Successful people live with the end in mind. They realize how short their time is on earth and prepare for leaving a legacy that lasts.
The fact is, everybody leaves a legacy after they’re gone. Some people leave a legacy of wickedness. Their legacy will be “like chaff which the wind drives away” (Psalm 1:4). Other people try to build a legacy around vocation, fame, or material gain. But 1 Corinthians 3:12 says at the Judgment Seat of Christ, those things will be burned up as wood, hay, and straw. The only legacy that lasts is one that is spent furthering the kingdom of God.
The Right Principle: Faithfulness, Not Success
If you want to build a legacy that lasts, then you need to embrace the right principle for living, which is this:
God measures significance by faithfulness, not by success.
Faithfulness means consistently following God’s calling for your life and leaving the results to Him. Here is what faithfulness looks like in everyday life:
- A faithful worker continues to give his or her best for an unappreciative boss.
- A faithful spouse continues to love his or her mate, even when that love is unreturned.
- A faithful parent continues to pray for a child who hardens his heart toward God.
- A faithful pastor continues to minister in a church with declining attendance and critical leaders.
Faithfulness means sweating the small stuff. It is doing with excellence the little things that God has called you to do. The truth is, few of us will ever do big, heroic things. However, we are called to do little things lovingly. That’s what it means to be faithful.
Jesus said in Luke 16:10–11, “He who is faithful in a very little thing is faithful also in much; and he who is unrighteous in a very little thing is unrighteous also in much. Therefore if you have not been faithful in the use of unrighteous wealth, who will entrust the true riches to you?”
There are two reasons we ought to be faithful to do the small things in life with excellence. First, small things when added together become big things.
Sometimes people ask me, “Pastor, how do you write a book?” And I say, “It’s simple—one sentence at a time.” If you write just one page a day, in six months you’ll have a full-length book. It’s the same way in other areas of life. Investing just ten minutes a day reading the Bible, praying, listening to your mate, or encouraging your family can yield tremendous dividends.
The second reason we should be faithful in small things is this:
God uses small assignments as tests for bigger assignments.
The other day, my sister asked me an interesting question: “If you, like our parents, got the news that you had only a few months to live, how would you spend your time?” How about you? What would you do? Would you quit your job? Would you travel to some exotic location? Would you drink yourself into oblivion? Successful people value faithfulness in small things until the moment God calls them home.
To evaluate whether you are being faithful in the assignment God has given you, here are some great questions to ask yourself at the end of every day:
- Did I tell and show my spouse and kids that I love them?

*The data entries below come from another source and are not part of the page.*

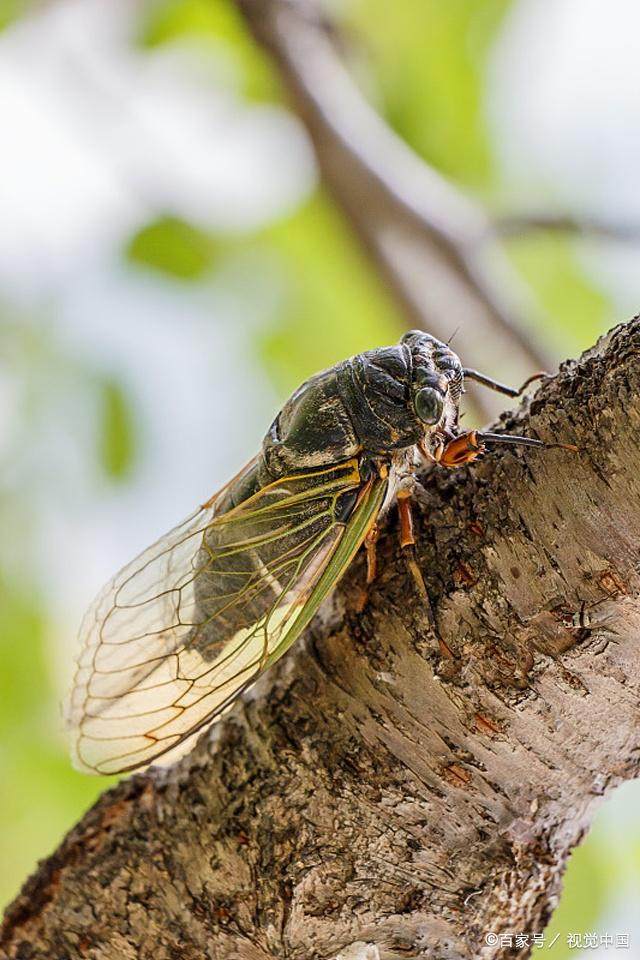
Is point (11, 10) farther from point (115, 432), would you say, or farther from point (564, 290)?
point (564, 290)

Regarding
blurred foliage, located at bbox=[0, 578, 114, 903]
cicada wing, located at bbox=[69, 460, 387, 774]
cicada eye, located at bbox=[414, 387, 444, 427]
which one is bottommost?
cicada wing, located at bbox=[69, 460, 387, 774]

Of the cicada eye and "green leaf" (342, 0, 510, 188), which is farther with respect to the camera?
"green leaf" (342, 0, 510, 188)

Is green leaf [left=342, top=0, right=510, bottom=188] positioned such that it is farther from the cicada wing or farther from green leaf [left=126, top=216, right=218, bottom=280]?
the cicada wing

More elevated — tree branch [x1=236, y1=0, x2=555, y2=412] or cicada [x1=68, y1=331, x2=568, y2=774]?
tree branch [x1=236, y1=0, x2=555, y2=412]

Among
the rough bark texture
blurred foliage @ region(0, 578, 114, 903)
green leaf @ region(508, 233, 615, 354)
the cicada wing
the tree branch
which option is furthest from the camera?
green leaf @ region(508, 233, 615, 354)

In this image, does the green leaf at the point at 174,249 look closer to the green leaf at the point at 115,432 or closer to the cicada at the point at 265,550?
the green leaf at the point at 115,432

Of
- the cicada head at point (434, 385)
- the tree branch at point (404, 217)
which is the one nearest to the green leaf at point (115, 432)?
Answer: the tree branch at point (404, 217)

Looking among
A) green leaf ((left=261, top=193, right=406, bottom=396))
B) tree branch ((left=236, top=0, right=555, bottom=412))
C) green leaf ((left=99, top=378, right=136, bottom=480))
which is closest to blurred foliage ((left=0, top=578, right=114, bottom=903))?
green leaf ((left=99, top=378, right=136, bottom=480))

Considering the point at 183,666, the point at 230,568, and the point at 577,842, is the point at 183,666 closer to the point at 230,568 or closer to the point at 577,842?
the point at 230,568

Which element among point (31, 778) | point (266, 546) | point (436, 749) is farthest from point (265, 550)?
point (31, 778)
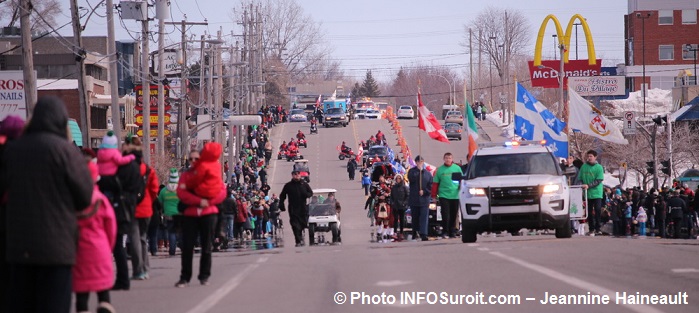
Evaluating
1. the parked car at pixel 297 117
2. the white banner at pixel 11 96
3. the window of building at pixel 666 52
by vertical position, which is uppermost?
the window of building at pixel 666 52

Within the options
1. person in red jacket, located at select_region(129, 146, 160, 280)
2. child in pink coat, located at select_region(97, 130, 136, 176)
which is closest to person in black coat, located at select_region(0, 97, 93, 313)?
child in pink coat, located at select_region(97, 130, 136, 176)

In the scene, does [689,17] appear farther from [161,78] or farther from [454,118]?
[161,78]

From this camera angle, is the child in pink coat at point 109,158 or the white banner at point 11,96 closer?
the child in pink coat at point 109,158

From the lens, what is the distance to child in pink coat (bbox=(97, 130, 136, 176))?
13.5 meters

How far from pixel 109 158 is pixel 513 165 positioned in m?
9.79

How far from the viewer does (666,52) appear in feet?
382

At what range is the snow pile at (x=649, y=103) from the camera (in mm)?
93125

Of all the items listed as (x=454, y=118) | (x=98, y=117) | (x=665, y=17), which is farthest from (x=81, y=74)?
(x=665, y=17)

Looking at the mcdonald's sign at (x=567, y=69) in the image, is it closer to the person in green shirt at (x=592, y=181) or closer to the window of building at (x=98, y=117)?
the window of building at (x=98, y=117)

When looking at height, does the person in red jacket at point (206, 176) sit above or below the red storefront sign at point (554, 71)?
below

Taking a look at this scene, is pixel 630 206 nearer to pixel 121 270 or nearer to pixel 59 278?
pixel 121 270

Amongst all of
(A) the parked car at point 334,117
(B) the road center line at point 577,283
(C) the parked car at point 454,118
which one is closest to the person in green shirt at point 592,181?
(B) the road center line at point 577,283

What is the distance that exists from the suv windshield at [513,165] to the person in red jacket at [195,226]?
8.32m

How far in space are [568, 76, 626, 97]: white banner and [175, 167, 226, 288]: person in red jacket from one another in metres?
88.2
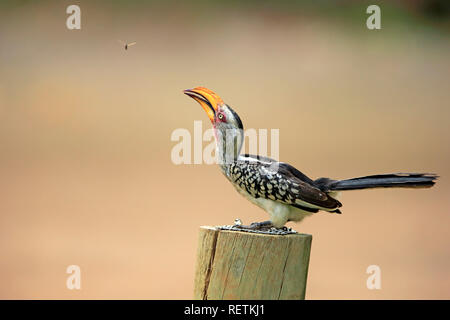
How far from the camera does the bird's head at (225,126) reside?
2.75 meters

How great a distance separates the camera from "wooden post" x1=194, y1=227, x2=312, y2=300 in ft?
8.26

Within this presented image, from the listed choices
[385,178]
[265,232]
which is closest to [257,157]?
[265,232]

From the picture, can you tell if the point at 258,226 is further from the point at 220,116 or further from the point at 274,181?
the point at 220,116

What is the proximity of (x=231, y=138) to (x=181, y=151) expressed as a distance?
0.46 m

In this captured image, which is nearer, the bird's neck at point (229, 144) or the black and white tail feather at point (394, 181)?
the black and white tail feather at point (394, 181)

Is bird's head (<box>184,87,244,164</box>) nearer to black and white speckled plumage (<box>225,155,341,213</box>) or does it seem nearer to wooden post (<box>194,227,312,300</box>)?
black and white speckled plumage (<box>225,155,341,213</box>)

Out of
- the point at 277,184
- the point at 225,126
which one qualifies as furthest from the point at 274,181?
the point at 225,126

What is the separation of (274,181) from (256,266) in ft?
1.34

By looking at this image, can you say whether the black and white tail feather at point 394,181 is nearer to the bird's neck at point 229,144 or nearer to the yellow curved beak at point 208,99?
the bird's neck at point 229,144

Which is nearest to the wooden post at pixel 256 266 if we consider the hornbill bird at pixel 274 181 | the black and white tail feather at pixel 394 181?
the hornbill bird at pixel 274 181

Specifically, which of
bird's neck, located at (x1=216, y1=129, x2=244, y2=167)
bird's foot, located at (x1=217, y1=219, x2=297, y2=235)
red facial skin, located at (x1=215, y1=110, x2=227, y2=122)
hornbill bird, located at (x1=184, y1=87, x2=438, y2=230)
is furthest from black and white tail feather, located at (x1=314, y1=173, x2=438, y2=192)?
red facial skin, located at (x1=215, y1=110, x2=227, y2=122)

- Did I do my job honestly and to the best of my ability?
- Did I demonstrate care for my neighbors and coworkers?
- Did I take time to express gratitude to God and others for the blessings in my life?

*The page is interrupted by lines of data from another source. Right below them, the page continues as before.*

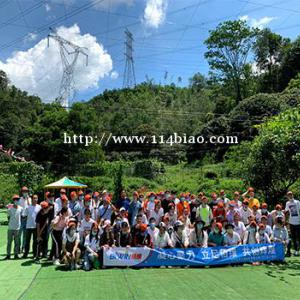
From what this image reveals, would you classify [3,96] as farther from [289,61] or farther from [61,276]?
[61,276]

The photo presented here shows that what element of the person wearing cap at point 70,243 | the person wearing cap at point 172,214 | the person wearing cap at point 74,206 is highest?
the person wearing cap at point 74,206

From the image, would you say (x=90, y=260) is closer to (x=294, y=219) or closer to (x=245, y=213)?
(x=245, y=213)

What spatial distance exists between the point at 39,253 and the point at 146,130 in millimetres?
35622

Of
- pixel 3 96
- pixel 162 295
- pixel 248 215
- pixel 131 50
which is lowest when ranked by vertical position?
pixel 162 295

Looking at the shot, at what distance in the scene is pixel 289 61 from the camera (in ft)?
143

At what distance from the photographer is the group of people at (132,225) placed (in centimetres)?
940

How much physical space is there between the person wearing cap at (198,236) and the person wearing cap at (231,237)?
0.51m

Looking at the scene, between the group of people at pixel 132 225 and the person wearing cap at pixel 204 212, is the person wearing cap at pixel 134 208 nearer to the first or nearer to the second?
the group of people at pixel 132 225

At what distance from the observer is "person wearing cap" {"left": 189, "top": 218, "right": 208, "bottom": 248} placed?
32.5ft

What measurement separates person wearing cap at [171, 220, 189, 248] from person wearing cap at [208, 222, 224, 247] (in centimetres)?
60

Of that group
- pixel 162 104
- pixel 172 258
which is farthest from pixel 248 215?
pixel 162 104

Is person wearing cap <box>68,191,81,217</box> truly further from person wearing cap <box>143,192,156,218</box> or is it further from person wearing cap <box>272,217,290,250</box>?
person wearing cap <box>272,217,290,250</box>

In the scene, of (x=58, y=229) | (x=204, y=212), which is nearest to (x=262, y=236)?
(x=204, y=212)

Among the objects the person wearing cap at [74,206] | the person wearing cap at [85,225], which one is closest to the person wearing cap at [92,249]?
the person wearing cap at [85,225]
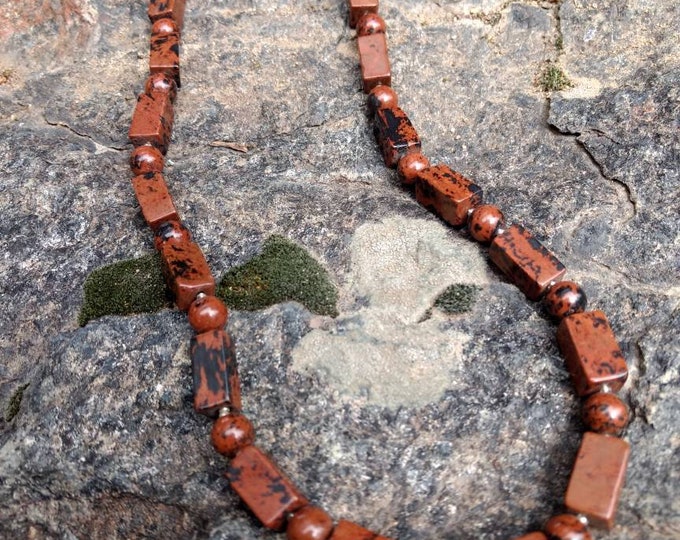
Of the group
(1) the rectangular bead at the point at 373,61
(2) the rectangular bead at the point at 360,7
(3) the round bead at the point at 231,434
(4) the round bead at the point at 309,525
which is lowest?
(4) the round bead at the point at 309,525

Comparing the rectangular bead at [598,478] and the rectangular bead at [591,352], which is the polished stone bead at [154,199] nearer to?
the rectangular bead at [591,352]

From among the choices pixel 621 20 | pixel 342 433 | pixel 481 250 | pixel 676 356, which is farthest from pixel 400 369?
pixel 621 20

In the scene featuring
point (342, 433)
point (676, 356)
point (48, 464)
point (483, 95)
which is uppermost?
point (483, 95)

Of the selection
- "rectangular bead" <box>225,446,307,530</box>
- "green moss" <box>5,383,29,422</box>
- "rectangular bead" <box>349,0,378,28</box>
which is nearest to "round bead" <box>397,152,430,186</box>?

- Did I take my anxieties to God and leave them with Him?
- Did I try to glorify God in my thoughts, words, and actions?
Significant people understand the principle that God values faithfulness more than success.

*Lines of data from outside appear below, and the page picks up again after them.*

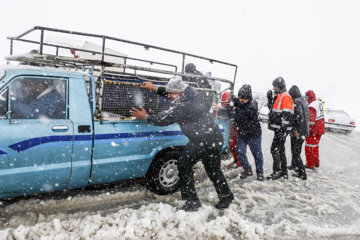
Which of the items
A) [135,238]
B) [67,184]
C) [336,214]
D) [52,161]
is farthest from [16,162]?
[336,214]

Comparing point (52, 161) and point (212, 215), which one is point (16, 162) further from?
point (212, 215)

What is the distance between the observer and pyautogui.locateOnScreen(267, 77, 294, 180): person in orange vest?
196 inches

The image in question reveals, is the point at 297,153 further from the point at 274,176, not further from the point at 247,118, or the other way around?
the point at 247,118

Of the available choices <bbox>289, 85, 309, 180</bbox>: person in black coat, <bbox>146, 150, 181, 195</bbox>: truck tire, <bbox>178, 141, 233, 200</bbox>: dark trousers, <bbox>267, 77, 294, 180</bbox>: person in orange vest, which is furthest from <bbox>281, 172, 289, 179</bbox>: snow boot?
<bbox>146, 150, 181, 195</bbox>: truck tire

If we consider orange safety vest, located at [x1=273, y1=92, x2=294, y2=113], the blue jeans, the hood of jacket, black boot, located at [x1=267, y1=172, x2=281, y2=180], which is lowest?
black boot, located at [x1=267, y1=172, x2=281, y2=180]

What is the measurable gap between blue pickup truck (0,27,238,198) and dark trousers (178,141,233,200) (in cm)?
51

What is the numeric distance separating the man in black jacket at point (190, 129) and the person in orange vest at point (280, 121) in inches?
82.1

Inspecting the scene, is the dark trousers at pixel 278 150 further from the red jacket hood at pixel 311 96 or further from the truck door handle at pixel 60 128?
the truck door handle at pixel 60 128

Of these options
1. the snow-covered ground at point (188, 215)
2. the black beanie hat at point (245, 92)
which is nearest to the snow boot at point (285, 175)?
the snow-covered ground at point (188, 215)

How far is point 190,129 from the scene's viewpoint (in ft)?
11.3

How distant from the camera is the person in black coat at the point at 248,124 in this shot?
500 cm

The best use of your life is to spend it on something that will outlast it.
The Right Priority: People
Successful people not only embrace the right principle in life, but they also embrace the right priority, and that is people. They realize the futility of building their lives around money, positions, or achievements because those things are ultimately lost, stolen, or destroyed. However, people will last forever. Those who trust in Christ will exist forever in Heaven, while those who reject God’s offer of forgiveness will exist forever in Hell. But everybody is going to live forever. People who live with the end in view understand that the way to influence the world is by influencing people, whose lives will go on and on.
The best use of your life is to spend it on something that will outlast it. The Apostle Paul put it like this: “The things which you have heard from me in the presence of many witnesses, entrust these to faithful men [and women] who will be able to teach others also” (2 Timothy 2:2). Time invested in others is never time wasted.
If you come to the end of your life and you’re able to look back and say, “By God’s grace, I have left a legacy of faith,” then you will have unlocked the secret for a successful and, more importantly, a significant life.